Non, les techniciens forestiers ne sont pas des "gendarmes" : "Les règles sont là pour préserver l'équilibre fragile de la forêt, pas pour punir les promeneurs"
Face au changement climatique, Simon, technicien forestier, relève les défis de la gestion durable des forêts entre conservation et adaptation.
- Publié le 19-10-2024 à 14h28

Sous les feuilles denses de nos forêts se cachent bien plus que des arbres. Simon Debaille, 26 ans, technicien forestier et de la sylviculture, nous dévoile un univers méconnu, celui où les arbres, les hommes et le climat tentent de trouver un terrain d'entente.
"Le grand public connaît très peu la forêt. On s'y promène, mais on ne sait pas comment elle est gérée." Dans une époque où la forêt se fait tantôt ressource économique, tantôt refuge naturel, la question se pose: comment concilier ces rôles multiples tout en préservant un écosystème fragile ?
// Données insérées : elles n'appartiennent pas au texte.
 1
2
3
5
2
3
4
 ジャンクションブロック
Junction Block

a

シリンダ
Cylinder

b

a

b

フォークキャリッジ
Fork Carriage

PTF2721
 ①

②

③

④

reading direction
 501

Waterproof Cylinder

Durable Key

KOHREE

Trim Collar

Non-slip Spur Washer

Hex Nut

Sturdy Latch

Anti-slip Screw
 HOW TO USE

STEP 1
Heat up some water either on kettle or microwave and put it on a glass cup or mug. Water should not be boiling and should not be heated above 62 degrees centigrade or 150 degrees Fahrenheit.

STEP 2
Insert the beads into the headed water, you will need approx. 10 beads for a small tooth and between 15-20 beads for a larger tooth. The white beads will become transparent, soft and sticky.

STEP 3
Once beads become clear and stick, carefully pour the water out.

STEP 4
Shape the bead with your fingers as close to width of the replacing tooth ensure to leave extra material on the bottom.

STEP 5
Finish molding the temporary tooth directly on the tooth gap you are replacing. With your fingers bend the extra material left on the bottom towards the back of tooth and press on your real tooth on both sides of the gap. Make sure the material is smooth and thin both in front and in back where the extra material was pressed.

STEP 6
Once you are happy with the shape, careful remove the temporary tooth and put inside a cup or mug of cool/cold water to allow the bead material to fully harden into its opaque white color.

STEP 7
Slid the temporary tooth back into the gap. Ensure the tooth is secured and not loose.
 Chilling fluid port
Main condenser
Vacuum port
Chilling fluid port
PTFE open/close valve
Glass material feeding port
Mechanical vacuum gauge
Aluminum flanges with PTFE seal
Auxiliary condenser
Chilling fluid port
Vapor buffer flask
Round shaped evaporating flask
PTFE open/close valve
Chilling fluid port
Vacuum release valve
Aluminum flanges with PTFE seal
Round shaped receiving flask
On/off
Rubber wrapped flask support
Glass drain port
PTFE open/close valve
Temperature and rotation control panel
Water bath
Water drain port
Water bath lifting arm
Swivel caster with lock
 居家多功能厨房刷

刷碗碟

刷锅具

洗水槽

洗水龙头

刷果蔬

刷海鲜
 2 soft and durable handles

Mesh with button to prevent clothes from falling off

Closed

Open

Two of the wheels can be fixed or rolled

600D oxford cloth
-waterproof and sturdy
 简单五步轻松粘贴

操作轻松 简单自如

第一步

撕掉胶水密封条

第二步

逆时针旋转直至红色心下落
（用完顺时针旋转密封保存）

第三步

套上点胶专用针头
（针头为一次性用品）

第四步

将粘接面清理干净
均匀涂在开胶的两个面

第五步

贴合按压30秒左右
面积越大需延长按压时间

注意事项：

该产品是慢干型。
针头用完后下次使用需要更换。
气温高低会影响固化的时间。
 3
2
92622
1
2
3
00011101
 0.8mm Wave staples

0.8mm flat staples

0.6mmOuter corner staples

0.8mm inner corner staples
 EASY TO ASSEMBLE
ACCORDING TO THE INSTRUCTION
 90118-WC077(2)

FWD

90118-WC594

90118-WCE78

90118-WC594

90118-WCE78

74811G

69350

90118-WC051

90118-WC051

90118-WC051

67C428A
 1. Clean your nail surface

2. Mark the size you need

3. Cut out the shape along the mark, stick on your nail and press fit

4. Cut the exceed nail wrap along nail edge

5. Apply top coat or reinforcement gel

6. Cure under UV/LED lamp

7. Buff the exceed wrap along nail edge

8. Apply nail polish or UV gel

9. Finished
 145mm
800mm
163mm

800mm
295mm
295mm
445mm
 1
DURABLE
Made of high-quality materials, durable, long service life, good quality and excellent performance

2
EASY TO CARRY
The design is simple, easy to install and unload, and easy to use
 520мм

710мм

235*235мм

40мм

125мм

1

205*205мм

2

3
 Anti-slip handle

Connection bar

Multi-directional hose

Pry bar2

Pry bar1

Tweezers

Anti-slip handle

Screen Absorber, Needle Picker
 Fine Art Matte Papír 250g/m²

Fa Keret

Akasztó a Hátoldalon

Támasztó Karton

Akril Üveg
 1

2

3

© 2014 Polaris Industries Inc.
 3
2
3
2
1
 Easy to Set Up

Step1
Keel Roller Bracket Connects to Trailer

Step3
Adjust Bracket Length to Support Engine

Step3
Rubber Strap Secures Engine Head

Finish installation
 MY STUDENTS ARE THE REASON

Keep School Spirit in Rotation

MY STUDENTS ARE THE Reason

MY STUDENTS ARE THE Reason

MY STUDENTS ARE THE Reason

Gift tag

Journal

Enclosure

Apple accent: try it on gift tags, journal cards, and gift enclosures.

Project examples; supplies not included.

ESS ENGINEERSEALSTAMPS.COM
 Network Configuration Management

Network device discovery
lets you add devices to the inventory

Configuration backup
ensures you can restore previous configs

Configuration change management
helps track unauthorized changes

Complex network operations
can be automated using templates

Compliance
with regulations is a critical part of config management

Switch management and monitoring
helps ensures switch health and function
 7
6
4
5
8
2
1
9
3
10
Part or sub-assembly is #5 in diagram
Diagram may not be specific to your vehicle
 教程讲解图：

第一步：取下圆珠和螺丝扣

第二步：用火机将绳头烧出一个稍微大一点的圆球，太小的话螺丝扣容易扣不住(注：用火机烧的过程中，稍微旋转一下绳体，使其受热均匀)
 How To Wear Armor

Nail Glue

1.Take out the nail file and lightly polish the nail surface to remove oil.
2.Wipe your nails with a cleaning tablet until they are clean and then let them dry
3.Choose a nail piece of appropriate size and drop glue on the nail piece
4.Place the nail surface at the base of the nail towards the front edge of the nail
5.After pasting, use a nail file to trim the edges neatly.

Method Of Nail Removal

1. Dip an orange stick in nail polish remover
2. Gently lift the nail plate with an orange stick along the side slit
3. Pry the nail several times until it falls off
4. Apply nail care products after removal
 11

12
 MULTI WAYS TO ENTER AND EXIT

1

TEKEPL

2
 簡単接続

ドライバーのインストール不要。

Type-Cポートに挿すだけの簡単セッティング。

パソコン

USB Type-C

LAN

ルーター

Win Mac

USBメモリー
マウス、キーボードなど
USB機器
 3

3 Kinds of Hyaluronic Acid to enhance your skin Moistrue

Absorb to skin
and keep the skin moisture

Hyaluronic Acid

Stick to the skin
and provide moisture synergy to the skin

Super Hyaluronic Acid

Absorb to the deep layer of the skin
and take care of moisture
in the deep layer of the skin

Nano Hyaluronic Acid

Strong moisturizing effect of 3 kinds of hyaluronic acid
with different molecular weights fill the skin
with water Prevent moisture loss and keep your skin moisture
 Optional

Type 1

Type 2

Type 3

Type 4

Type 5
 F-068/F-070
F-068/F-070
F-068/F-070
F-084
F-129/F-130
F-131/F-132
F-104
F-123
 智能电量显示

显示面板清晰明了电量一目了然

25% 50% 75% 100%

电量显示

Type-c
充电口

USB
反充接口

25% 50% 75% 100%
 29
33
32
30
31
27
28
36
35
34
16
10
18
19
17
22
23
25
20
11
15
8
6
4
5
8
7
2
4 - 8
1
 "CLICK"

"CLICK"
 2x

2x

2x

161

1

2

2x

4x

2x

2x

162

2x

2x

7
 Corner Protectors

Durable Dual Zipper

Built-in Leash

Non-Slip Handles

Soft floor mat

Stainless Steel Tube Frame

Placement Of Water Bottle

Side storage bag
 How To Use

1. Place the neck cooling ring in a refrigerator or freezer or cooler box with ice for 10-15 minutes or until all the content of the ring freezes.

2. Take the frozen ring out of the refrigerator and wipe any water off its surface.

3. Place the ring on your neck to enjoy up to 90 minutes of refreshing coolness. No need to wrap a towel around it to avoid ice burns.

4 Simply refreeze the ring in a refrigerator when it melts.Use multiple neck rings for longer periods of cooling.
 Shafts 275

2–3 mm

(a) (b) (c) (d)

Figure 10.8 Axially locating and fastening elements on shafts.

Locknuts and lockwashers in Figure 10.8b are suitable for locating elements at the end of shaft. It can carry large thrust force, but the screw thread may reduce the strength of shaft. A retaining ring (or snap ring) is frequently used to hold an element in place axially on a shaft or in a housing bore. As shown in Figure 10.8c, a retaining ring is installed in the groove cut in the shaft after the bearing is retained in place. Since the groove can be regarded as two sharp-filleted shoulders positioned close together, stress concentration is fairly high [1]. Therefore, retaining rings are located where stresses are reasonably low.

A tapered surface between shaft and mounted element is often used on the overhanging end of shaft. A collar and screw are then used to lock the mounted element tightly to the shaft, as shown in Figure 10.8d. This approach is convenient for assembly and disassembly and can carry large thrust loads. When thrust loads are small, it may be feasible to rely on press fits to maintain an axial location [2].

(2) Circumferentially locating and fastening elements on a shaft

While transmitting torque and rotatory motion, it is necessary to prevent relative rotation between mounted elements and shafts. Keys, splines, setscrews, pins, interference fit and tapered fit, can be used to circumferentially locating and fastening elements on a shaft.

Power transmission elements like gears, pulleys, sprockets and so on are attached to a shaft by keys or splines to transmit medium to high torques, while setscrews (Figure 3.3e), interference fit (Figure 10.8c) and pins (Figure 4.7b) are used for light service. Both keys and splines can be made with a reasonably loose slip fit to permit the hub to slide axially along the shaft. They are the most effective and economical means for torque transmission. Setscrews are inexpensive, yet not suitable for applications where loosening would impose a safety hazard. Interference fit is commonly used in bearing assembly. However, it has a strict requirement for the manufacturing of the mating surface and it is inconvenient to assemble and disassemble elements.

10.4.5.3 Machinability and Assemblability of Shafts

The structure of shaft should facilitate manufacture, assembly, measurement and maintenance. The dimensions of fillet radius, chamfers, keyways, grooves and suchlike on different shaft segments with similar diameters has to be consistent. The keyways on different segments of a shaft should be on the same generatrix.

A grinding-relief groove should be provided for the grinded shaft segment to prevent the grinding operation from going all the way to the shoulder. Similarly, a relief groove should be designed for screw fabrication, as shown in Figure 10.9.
Une biodiversité sous pression
En tant que technicien forestier, Simon Debaille se situe à l'interface de la science et de la nature. "Mon rôle est de trouver des solutions pour adapter nos forêts aux changements climatiques. Je travaille dans un centre de recherche et développement qui s'occupe de la sylviculture, c'est-à-dire de la gestion durable des forêts." Une mission vitale quand on sait que nos forêts souffrent de plus en plus, non seulement sous le poids des haches humaines, mais aussi à cause des caprices du climat. Face à l'urgence environnementale, Simon Debaille pointe du doigt les pratiques sylvicoles traditionnelles: "Ce sont les forêts de production pure, où tous les arbres sont du même âge et de la même espèce, qui souffrent le plus." Ces forêts, souvent peu diversifiées et plantées pour leur rentabilité, ne résistent pas aux aléas climatiques. Simon, lui, s'engage dans un autre genre de sylviculture, une forêt moins disciplinée, plus naturelle, où la biodiversité règne. "Les forêts qui résistent le mieux sont celles où il y a une diversité d'arbres, de tailles, d'essences… C'est un peu le bazar, mais c'est ce qui fonctionne le mieux pour la survie de la forêt."
L'épicéa en voie de disparition
Dans le paysage forestier belge, le chêne reste l'une des essences phares. "Il produit un bois de qualité exceptionnelle", explique Simon. Symbole de force et de longévité, le chêne a été massivement planté depuis l'époque napoléonienne, notamment pour la construction navale. Pourtant, même cet arbre noble montre des signes de faiblesse face au réchauffement climatique. "Je préfère parler de changement climatique, parce qu'au-delà des températures qui montent, ce sont surtout les conditions météo qui deviennent imprévisibles." Du côté des résineux, l'épicéa, bien que dominant en Ardenne, n'est plus adapté aux régions de basse altitude. "C'est un peu le roi de nos forêts, c'est un arbre de montagne, et chez nous, il souffre." Résultat ? Les forestiers remplacent les espèces vulnérables par des arbres venus d'ailleurs. "On commence à planter des arbres du sud de la France, qui sont habitués à des conditions plus chaudes." Un peu comme des expatriés qui viendraient chercher refuge sous nos latitudes.
Mais tout ne se joue pas dans le remplacement des arbres. "Il faut aussi adapter nos pratiques. On réfléchit à chaque essence, à son emplacement, à son interaction avec les autres espèces." Car, aujourd'hui, la forêt n'est plus une simple machine à produire du bois. La gestion forestière de demain devra répondre à plusieurs fonctions: économique, environnementale et sociale. "On parle de forêts multifonctionnelles, capables de concilier production de bois, accueil du public et respect de la biodiversité", explique Simon Debaille.
Sensibiliser sans culpabiliser
La gestion forestière ne se limite pas à un simple plan de plantation. Elle nécessite également de sensibiliser les visiteurs à l'impact de leurs comportements. "La forêt n'appartient pas qu'aux humains. Elle est aussi le lieu de vie des animaux, des insectes, des plantes", insiste Simon. Pourtant, des règles simples, comme tenir les chiens en laisse ou ne pas quitter les sentiers balisés, sont souvent ignorées. Résultat: des animaux perturbés, des écosystèmes fragilisés.
Le technicien forestier regrette que l'agent forestier soit encore perçu comme un "gendarme" dont la mission se limiterait à distribuer des amendes. "Ces règles sont là pour préserver l'équilibre fragile de la forêt, pas pour punir les promeneurs", rappelle-t-il. Le respect des chemins, la réduction des nuisances sonores ou encore l'interdiction de faire des feux sont autant de gestes simples qui contribuent à préserver la richesse naturelle des forêts.